"Jau, das ist allerdings auch zu mir vorgedrungen". Rosenspieß, ich hatte nicht im mindestens die Absicht, dich zu belehren. Ich bin mir aber sicher, die meisten Musiker würden protestieren, wenn man ihnen die Warnvorzeichen nähme. Manch Ensemble-Spieler will möglichst sogar Warnvorzeichen in seiner Stimme, wenn die Alterierung in einer anderen Stimme aufgetaucht war, weil man hört, daß gerade moduliert wurde, und man deswegen die Anweisung braucht, daß nun wieder zurückmoduliert sei, um nicht den falschen Ton zu spielen. Das ist dann wohl ein ähnlicher Automatismus, wie du ihn entwickelt hast.
In Ensemble-Proben erlebt man öfter, daß wegen fehlender Warnvorzeichen falsche Töne gespielt werden. Dann bleistifteln sich die Spieler die Vorzeichen eben selber in die Noten.

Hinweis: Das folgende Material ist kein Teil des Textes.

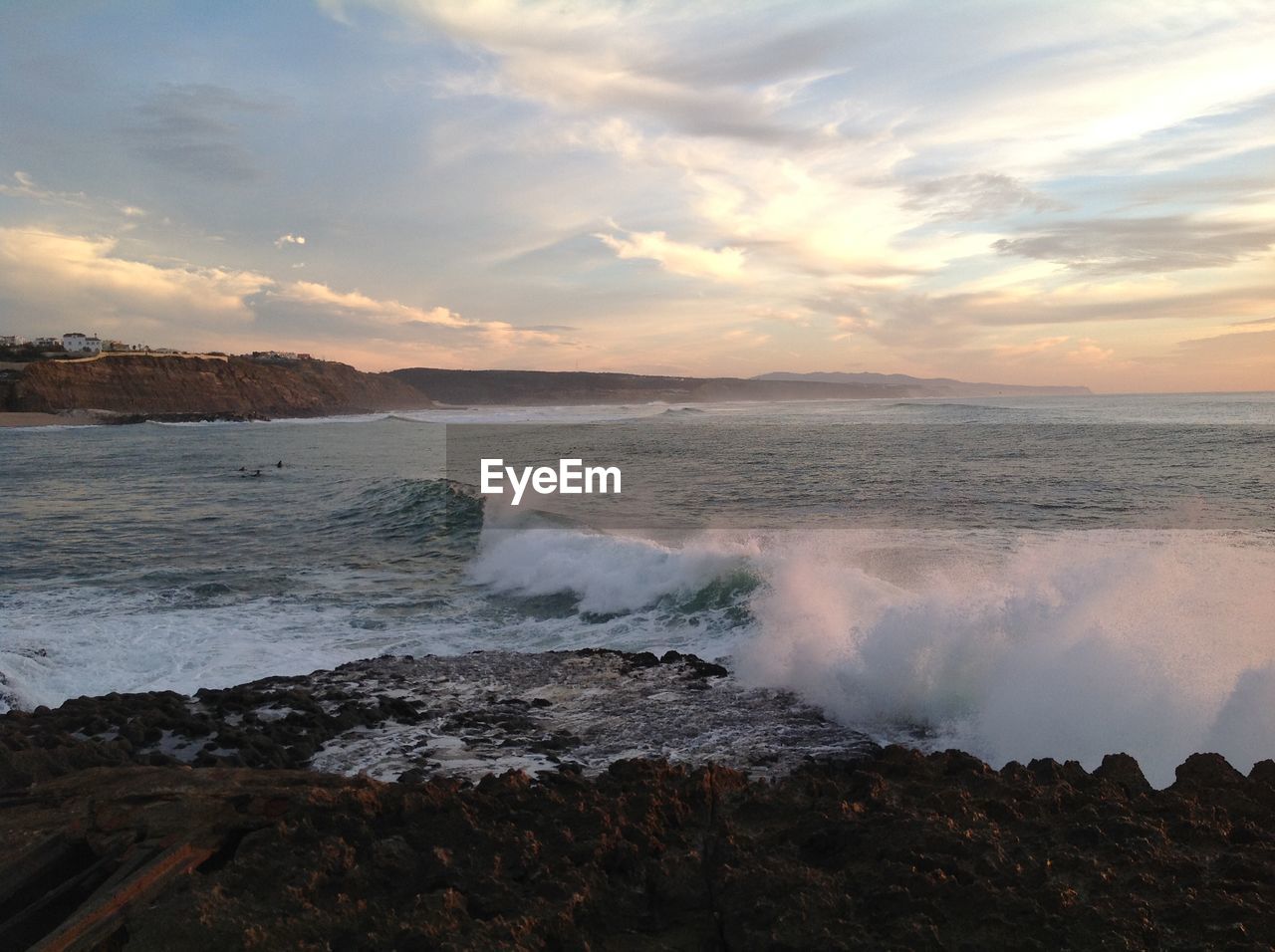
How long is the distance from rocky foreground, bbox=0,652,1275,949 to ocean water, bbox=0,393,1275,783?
6.53 feet

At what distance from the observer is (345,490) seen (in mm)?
29219

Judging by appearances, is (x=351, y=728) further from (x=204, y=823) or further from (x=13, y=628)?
(x=13, y=628)

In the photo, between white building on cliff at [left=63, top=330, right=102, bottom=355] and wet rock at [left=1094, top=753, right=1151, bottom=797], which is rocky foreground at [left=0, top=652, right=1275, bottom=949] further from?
white building on cliff at [left=63, top=330, right=102, bottom=355]

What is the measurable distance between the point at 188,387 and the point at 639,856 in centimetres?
11382

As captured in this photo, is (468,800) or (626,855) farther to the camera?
(468,800)

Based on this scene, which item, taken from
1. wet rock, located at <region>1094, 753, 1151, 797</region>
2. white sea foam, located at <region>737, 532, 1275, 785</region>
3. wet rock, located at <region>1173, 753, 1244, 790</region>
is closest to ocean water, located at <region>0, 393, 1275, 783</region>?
white sea foam, located at <region>737, 532, 1275, 785</region>

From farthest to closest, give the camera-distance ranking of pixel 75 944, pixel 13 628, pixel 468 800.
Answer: pixel 13 628 → pixel 468 800 → pixel 75 944

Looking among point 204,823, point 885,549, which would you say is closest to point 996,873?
point 204,823

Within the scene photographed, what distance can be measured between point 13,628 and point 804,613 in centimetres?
1145

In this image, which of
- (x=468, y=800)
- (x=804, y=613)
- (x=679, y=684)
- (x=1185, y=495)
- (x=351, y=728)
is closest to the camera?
(x=468, y=800)

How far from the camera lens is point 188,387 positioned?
10200 cm

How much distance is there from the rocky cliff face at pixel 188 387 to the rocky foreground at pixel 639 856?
99438 mm

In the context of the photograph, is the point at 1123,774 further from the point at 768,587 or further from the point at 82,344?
the point at 82,344

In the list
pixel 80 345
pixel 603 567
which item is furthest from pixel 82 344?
pixel 603 567
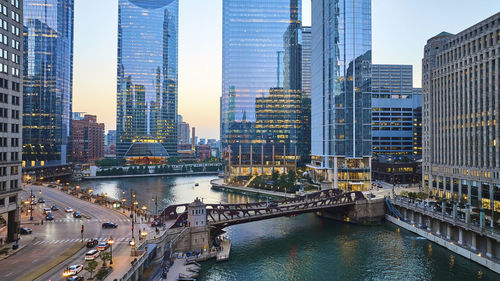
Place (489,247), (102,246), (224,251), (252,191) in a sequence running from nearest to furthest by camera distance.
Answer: (102,246)
(489,247)
(224,251)
(252,191)

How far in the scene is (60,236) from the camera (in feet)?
202

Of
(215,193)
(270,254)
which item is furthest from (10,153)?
(215,193)

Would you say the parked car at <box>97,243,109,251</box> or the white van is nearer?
the white van

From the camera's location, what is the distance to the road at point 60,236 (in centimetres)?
4453

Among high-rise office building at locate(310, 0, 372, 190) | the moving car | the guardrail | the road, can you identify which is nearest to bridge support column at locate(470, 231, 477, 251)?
the guardrail

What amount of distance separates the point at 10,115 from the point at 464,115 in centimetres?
11574

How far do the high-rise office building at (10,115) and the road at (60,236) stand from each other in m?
7.07

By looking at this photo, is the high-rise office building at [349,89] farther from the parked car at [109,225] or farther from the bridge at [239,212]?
the parked car at [109,225]

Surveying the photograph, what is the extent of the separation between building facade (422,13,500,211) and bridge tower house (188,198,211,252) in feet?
243

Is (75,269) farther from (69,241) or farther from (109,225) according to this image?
(109,225)

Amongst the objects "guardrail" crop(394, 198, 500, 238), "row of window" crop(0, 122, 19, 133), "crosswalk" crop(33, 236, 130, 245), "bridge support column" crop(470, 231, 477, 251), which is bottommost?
"bridge support column" crop(470, 231, 477, 251)

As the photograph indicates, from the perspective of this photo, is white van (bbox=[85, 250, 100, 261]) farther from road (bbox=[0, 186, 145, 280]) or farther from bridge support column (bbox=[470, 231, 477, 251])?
bridge support column (bbox=[470, 231, 477, 251])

Vielleicht hilft zum Verständnis, warum es nicht egal ist, ob man g oder fisis schreibt, folgende Überlegung:
Der Einfachheit halber könnte man sich darauf einigen, daß man nur noch Kreuze benutzt. Dann würde man eine Es-dur-Tonleiter so schreiben:
dis-f-g-gis-ais-c-d-dis.
Auch ein Anfänger, der das selber mal so aufschreibt, sollte beim Anblick einer solchen Notation auch ohne weitgehende Theorie- und Harmonie-Kenntnisse eigentlich sofort einsehen, daß das hanebüchener Unsinn wäre und keine Vereinfachung, sondern Erschwernis. Gis und as, eis und f, fisis und g sind zwar Zwillinge, aber auch Zwillinge lieben es nicht, verwechselt zu werden.

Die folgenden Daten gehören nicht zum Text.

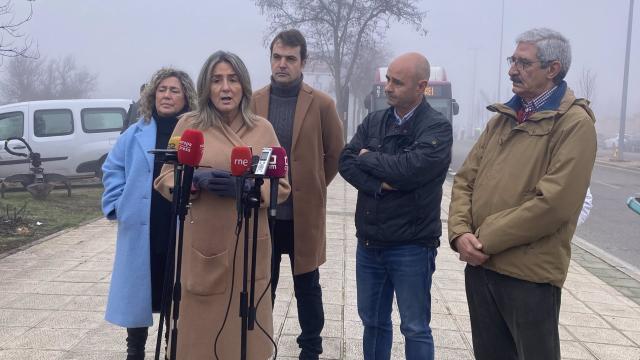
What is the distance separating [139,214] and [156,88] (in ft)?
2.45

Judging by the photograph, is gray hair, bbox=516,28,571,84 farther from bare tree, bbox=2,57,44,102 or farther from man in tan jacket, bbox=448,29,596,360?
bare tree, bbox=2,57,44,102

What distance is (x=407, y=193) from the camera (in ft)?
10.4

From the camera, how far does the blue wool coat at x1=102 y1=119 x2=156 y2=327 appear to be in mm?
3385

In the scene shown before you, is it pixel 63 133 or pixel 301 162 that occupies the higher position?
pixel 301 162

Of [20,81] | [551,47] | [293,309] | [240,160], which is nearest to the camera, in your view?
[240,160]

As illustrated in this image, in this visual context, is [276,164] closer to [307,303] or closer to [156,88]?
[156,88]

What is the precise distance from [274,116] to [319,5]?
18160mm

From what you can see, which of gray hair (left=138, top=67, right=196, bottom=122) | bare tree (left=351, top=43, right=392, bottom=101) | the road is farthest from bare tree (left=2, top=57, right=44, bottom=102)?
gray hair (left=138, top=67, right=196, bottom=122)

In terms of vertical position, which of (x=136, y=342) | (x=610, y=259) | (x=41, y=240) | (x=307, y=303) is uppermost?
(x=307, y=303)

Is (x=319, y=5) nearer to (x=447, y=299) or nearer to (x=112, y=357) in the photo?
(x=447, y=299)

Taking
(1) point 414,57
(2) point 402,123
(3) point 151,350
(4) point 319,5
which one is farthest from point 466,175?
(4) point 319,5

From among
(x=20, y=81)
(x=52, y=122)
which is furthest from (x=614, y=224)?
(x=20, y=81)

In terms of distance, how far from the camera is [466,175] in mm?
3070

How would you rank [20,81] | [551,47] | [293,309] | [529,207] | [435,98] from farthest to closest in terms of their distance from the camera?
[20,81]
[435,98]
[293,309]
[551,47]
[529,207]
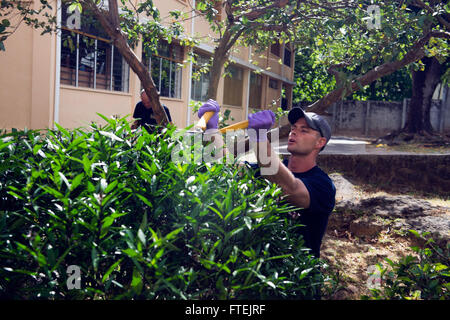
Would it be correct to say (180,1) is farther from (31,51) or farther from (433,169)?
(433,169)

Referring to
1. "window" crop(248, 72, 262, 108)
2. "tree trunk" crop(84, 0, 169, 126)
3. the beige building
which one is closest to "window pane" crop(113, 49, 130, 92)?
the beige building

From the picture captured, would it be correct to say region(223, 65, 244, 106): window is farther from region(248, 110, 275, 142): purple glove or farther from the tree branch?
region(248, 110, 275, 142): purple glove

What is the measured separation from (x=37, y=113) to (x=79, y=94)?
1.22 m

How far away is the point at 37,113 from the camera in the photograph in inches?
379

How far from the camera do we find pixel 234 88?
19672 millimetres

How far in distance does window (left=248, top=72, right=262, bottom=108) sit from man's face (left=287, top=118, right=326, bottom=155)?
63.0 feet

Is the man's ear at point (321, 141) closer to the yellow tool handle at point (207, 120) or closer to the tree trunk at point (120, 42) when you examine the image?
the yellow tool handle at point (207, 120)

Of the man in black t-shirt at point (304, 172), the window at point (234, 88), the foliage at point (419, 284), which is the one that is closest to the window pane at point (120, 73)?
the window at point (234, 88)

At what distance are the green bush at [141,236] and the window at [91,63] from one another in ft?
28.7

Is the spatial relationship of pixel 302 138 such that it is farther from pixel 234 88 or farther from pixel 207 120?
pixel 234 88

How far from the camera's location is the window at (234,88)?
745 inches

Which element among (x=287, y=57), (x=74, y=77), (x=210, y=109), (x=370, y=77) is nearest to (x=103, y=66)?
(x=74, y=77)

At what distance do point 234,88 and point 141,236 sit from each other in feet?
61.2
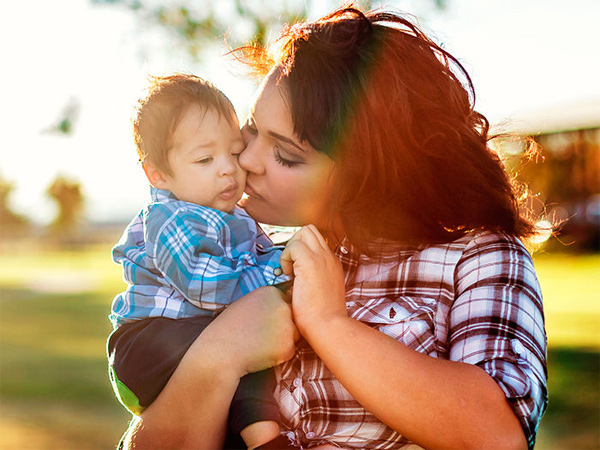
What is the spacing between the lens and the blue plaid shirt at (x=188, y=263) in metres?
2.03

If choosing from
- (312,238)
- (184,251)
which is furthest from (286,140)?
(184,251)

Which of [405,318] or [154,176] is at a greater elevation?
[154,176]

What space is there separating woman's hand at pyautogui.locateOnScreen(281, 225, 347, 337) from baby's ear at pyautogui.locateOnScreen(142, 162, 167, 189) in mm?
606

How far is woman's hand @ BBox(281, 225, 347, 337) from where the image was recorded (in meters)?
1.79

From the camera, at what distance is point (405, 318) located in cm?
187

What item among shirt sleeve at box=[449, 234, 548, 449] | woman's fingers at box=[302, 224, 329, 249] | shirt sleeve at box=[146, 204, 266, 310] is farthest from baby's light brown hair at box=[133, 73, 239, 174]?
shirt sleeve at box=[449, 234, 548, 449]

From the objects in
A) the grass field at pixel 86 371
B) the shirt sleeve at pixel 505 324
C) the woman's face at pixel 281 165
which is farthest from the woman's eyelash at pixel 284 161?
the grass field at pixel 86 371

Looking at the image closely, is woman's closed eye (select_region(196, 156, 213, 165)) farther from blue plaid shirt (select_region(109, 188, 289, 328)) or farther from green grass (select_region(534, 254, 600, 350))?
green grass (select_region(534, 254, 600, 350))

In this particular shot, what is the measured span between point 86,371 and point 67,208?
39235mm

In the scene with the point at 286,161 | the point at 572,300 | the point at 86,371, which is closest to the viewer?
the point at 286,161

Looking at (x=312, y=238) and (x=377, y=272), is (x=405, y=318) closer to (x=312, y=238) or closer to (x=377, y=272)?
(x=377, y=272)

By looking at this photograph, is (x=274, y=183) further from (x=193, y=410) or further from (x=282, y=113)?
(x=193, y=410)

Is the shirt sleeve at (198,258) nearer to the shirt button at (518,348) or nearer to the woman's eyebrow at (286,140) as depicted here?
the woman's eyebrow at (286,140)

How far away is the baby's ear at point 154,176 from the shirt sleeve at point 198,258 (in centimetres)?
16
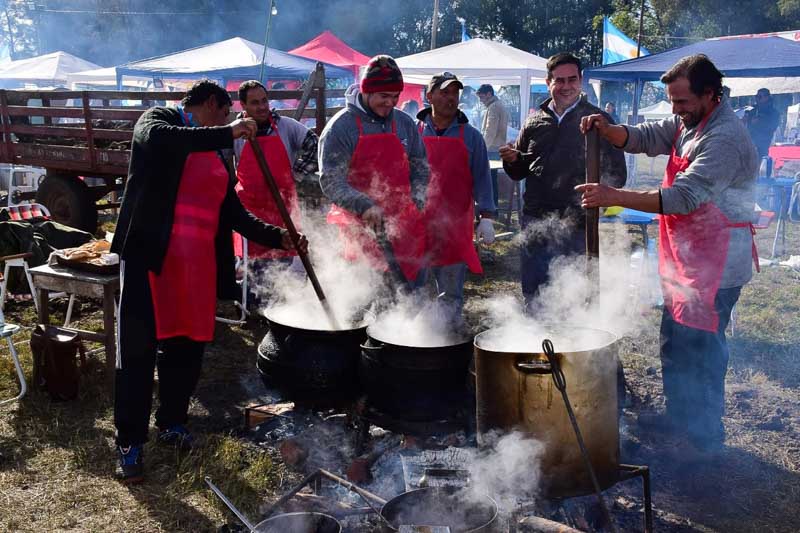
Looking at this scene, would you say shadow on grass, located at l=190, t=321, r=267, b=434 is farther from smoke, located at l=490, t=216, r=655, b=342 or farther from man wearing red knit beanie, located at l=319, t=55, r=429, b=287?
smoke, located at l=490, t=216, r=655, b=342

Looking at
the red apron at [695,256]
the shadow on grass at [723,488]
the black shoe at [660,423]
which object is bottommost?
the shadow on grass at [723,488]

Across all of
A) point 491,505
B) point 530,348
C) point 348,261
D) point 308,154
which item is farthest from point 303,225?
point 491,505

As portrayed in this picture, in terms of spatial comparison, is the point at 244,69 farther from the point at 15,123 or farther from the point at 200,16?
the point at 200,16

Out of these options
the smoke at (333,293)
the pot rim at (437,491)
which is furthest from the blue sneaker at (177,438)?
the pot rim at (437,491)

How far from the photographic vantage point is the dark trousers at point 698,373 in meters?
3.59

Eine andere Frage ist, ob ein Komponist wie in Haydnspaß' Beispiel unbedingt in B-Tonart bleiben muß, wenn er genauso gut an geeigneter Stelle zur Kreuztonart hätte umdeuten können. César Franck gehört zu jenen, die eine sadistische Ader haben, und ein bekanntes Beispiel ist Bachs Cis-dur-Präludium, das entsetzlich viele Doppelkreuze hat. Hätte Bach das in Des notiert, wäre es angenehmer zu lesen. Allerdings entstehen auch dann einige Doppel-B, wenn auch entschieden weniger; weder das eine noch das andere kann man vermeiden, wenn man harmonisch konsistent schreiben will.
Haydnspaß, dein Beispiel kommt mir bekannt vor, aber ich weiß nicht, woraus es ist. Verrat's mal.